Rookie Preppers: 8 Mistakes To Avoid

Original Article

As some of you know, I’ve been prepping for a little over 3 years now.  Believe me when I say that I have probably made every prepping mistake in the book.  It’s time I admit to these mistakes and begin using them as a learning experiences for those of you who are beginning their preparedness efforts.

8 Rookie Mistakes

Don’t Panic
Take a deep breath, sit down and make an emergency plan.  Decide what emergency you are preparing for and what supplies you will need.  Try and stay within a certain emergency time frame and work your way up to larger scale emergencies.  For example, begin planning for a 72 hour emergency and work your way up to a short term emergency and later, a larger scale or  long term emergency

Take your time and properly plan how you are going to open up your budget so that you can attain these emergency items.  Cutting out the extraneous spending in your budget can free up a lot of extra cash.  The money saved can be used toward your future preparedness items.  Make the choice of using the new found preparedness money or save it for a more expensive prep.  Either way, you will accumulate a little at a time and not break the budget.
Personal Experience – One mistake I remember (and am still paying for) was when my husband and I decided to get a short term food supply.  We hadn’t really researched what it takes to maintain your family’s health during a short term emergency so we impulsively went out and bought $200 in canned goods.  Needless to say that we are still living off of that canned good investment.  Looking back, we could have used that $200 in a more constuctive  manner.

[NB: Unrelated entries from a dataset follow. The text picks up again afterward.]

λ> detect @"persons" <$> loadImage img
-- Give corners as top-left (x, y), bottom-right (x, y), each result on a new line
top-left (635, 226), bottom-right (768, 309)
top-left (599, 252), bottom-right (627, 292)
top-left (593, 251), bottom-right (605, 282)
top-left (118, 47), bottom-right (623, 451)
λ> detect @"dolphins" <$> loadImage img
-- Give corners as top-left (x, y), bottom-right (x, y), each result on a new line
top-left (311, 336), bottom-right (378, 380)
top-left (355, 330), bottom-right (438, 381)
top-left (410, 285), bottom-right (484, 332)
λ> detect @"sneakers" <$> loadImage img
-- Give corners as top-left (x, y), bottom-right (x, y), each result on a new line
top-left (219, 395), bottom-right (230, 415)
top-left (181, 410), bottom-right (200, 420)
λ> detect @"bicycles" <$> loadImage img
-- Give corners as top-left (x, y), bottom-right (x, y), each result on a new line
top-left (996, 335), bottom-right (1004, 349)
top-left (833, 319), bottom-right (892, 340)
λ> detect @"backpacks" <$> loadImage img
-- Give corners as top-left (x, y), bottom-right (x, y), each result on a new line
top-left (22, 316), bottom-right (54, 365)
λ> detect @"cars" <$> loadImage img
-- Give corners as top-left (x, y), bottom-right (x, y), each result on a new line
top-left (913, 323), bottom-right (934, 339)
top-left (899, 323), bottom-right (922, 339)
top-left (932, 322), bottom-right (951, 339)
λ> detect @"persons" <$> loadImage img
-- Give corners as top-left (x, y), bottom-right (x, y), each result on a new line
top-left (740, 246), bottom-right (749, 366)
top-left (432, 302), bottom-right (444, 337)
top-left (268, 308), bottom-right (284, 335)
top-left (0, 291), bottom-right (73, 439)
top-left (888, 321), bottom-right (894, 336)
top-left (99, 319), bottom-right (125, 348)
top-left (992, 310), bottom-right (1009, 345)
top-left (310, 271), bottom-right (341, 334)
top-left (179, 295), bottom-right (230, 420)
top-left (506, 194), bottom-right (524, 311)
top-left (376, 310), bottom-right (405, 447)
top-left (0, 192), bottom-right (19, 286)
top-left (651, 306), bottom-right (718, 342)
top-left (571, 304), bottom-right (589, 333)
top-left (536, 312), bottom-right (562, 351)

Don’t always believe the experts.
Listen to what the experts say, but make the decision that is best for your family and your needs.  Some expert’s advice is driven by what makes them the most money or what other experts are saying at the time.  Make a list of what items you are looking for and research those items (include reading the customer reviews).
Personal Experience – An expert was telling everyone that they should have a certain brand of hiking boots.  Well, I went out and bought them because “the expert” said I should.  Because I didn’t research the boots (and the specs about the boot), after purchasing it; I made the realization that they were way too heavy for me.  Luckily, I was able to return the boots and get my money back.  After I researched and read customer reviews, I went out and invested in a different pair of hiking boots that were perfect for what I needed.

Don’t buy cheap preps.
Trying to save money here and there is great, but when you are investing in survival gear, you want to make sure the investment is worth the money spent.  Begin looking at your purchase as an investment for your future.  You want that product to last and do it’s desired function with minimal hassel.  And you want to be able to depend on that product to see you through an emergency.   On another note, whatever items or tools you buy, make sure you use it.  If you invest money and buy an item that you do not know how to use, it’s useless.
Personal Experience – I wanted to save a few bucks and bought a basic sleeping bag that didn’t have any bells or whistles.  Later on down the line, I realized the sleeping bag was way too bulky, weighed too much for a bug out situation and had no capacity to really keep someone warm.  I ended up investing in an ultralight backpack that keeps me toasty when I need it the most and is feather light.  Although I made a mistake with the first sleeping bag, I am using it as a back up, so the investment was not a complete loss.  Other items I have found that are worth spending extra money on are good toothbrushes, survival tools, water filtration systems and survival knives.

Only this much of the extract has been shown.